Over the years, Le Gamin has opened many “operations” as Arbors calls them — Le Gamin in Sharon is the 67th opening operation. He has done operations as short as two days and as long as two years, such as the USA Open and a crêpe stand on Broadway. He also licensed the Hudson location to a friend and chef he has worked with for many years when Le Gamin was in the West Village.

Le Gamin’s backyard dining in their garden. Photo taken by Demetria Osei-Tutu.

Le Gamin means “the kid” in French, and it was a name Arbor was lucky to come by when he first looked for a spot for the cafe. I found one in the Village and called the business card on the window. I have met a gentlemen named Bruno, who was also French. After seeing the spot where Le Gamin would be born, he went to Bruno’s apartment from him. Arbor noticed a floppy disk in Bruno’s apartment with a drawing of a French guy coming to New York and opening up a salad bar called “Le Gamin de Paris.” Weeks later, he tries calling Bruno back to no answer and finds out from the landlord that Bruno has died. Arbor did lease the place and Le Gamin is in a way a tribute to Bruno who led him to that name.

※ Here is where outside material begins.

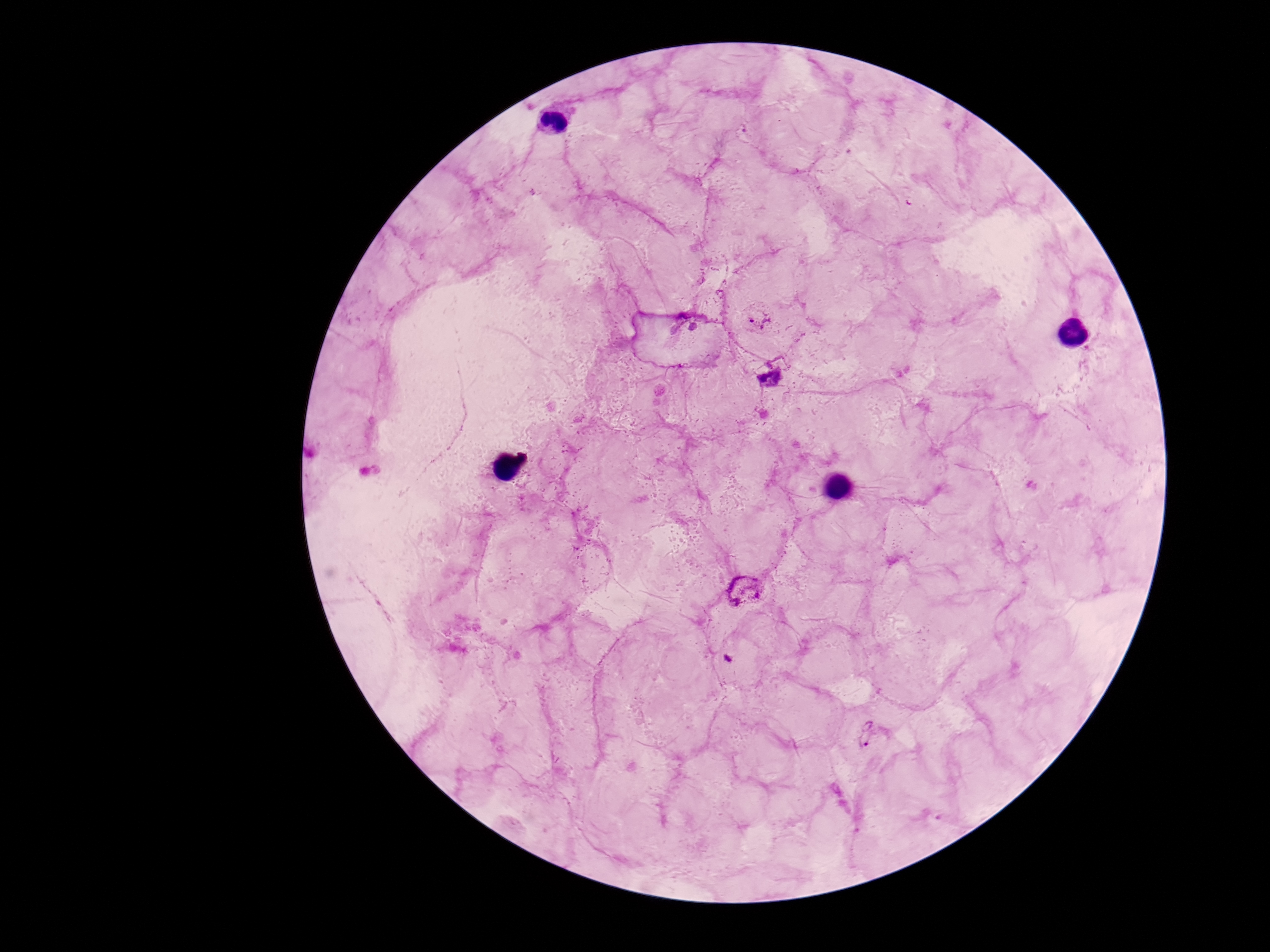
Approximate centers as [x, y] in pixels.
Plasmodium parasites: [758, 317], [770, 377], [748, 593], [867, 738].

Image is 1270×952 pixels. Patient malaria status: positive. Photographed through the microscope eyepiece with a smartphone camera. Single field of view. Thick peripheral-blood smear. 100x magnification. Giemsa stain.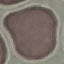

He came to New York after meeting his now wife in Hong Kong. She was a designer from New York and he followed her back to the city, where he went to cooking school at the French Culinary Institute and eventually opened Le Gamin. They have two kids together. His son Lucien, although more interested in race car driving, helps with the store in Sharon. He also went to school for cooking.

Arbor may not be too sure about the future of Le Gamin, but one thing is for certain — he loves his job. He tries to think about time too much.

Some baked goods on display at Le Gamin in Greenpoint. Photo taken by Demetria Osei-Tutu.

“Time goes, time doesn’t stop, right?….I’m just leaving my life. It doesn’t matter whether you’re 25 or 85, as long as you live, that’s what’s important,” said Arbor, philosophically.

While he may not be docking time like many of us do, thirty years of a restaurant is not something many can boast about. So what’s the secret to keeping a restaurant open for thirty years?

“I guess stability, consistency, craziness,” Arbor says with a smile, “I don’t have the recipe.”